I have to be right, Rin bit the inside of his cheek, unable to look away. His heart hammered against his ribs, blood rushing through his veins. He has to be a…
Hiori’s mouth fell agape like a starving dog’s, a desperate breath escaping him. Sharp, white fangs glinted in the moonlight. Those deep, blue eyes flashed crimson, as if hypnotised. “Thirsty.”
He lunged.
Rin lurched backwards just in time. It was his neck. The vampire was going for his neck! He clamped his jaw shut and drew his jacket over his exposed skin.
This was life or death. One wrong move would kill him. He could die, rendered a bloodless corpse sucked dry, his body left to rot in this undiscovered crypt, decaying into nothingness, maggots consuming his flesh and bones. No one on the internet had talked of fighting a starving vampire before.
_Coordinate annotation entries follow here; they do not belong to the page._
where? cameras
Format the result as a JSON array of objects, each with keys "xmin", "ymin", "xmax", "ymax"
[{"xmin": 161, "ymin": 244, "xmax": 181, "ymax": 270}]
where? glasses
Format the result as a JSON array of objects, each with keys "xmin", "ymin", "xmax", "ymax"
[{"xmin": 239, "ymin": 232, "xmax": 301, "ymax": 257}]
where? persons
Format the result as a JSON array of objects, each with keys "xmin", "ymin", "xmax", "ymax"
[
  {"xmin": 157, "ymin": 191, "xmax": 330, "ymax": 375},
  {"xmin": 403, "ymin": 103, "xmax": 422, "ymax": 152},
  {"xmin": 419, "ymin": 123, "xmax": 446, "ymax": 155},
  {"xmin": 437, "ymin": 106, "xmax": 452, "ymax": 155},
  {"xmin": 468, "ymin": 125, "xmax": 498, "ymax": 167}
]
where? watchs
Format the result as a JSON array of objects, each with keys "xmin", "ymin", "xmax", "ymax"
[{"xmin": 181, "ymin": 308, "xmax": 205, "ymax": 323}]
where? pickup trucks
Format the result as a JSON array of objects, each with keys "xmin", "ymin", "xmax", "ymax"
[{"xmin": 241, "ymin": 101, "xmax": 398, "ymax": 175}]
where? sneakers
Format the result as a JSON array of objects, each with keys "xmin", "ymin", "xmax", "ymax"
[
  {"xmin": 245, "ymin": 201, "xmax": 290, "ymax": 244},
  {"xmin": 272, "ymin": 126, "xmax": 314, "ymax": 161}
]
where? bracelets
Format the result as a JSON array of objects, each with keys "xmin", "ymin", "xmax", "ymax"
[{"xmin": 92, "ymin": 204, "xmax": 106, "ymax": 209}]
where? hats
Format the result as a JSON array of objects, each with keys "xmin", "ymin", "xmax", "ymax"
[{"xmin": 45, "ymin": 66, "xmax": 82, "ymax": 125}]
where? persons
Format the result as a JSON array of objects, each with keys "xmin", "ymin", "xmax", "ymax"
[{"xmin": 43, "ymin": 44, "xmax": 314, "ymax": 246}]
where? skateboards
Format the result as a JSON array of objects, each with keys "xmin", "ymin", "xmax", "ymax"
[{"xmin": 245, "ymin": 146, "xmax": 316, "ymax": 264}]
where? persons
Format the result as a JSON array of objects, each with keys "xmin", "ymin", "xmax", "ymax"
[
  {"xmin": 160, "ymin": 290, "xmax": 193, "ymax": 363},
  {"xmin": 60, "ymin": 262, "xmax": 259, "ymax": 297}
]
If survivorship bias had anything to say about it, that was because all those who encountered such a creature ended up dead.
And yet, as he distanced himself from the sarcophagus, only one thought repeated like a mantra in his mind:
I was right! Nii-chan, I was fucking right!
“Thirsty…” Hiori repeated, his voice hoarse and his eyes still glowing red. “Feed me. Please. I’m so thirsty.”
He moved like a spider, or a marionette, clambering out of his stone prison only to crumple into a heap on the floor. Given he had spent the past century trapped, his muscles probably needed waking up again, even though they hadn’t atrophied at all. The setback did little to detain him. Like a starving dog, he bounded forwards, clawing across the ground, reaching out for Rin with desperate, outstretched palms.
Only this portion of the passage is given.